What the task asks: Every line holding the string "name" should be copied from the listing.
****
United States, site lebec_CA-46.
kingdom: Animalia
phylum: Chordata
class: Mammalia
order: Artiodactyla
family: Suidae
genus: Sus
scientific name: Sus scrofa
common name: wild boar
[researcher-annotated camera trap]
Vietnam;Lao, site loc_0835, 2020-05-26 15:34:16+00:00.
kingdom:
****
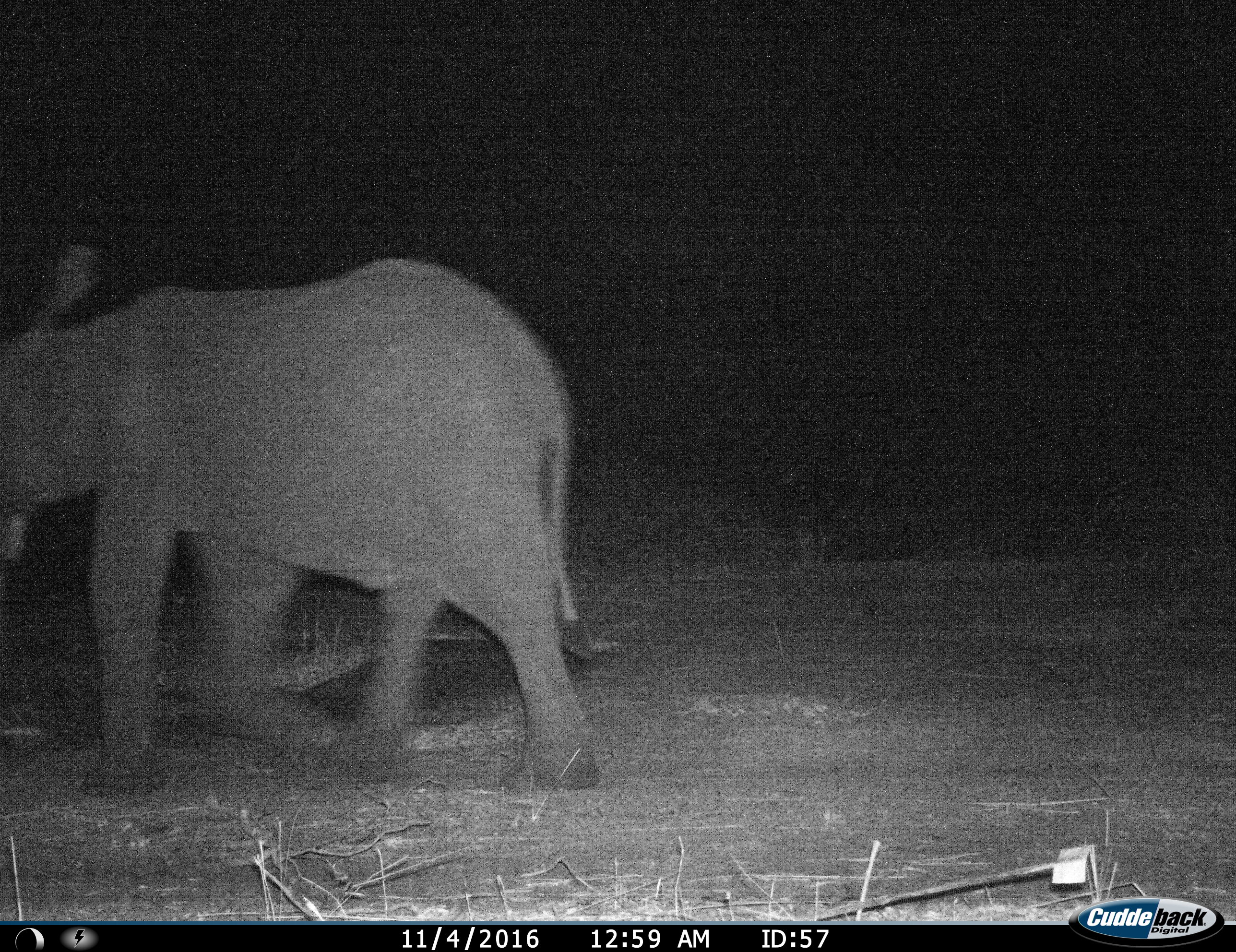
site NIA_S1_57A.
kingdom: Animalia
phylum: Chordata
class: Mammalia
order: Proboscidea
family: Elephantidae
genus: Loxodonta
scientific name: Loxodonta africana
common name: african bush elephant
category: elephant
****
Task response:
scientific name: Sus scrofa
common name: wild boar
scientific name: Loxodonta africana
common name: african bush elephant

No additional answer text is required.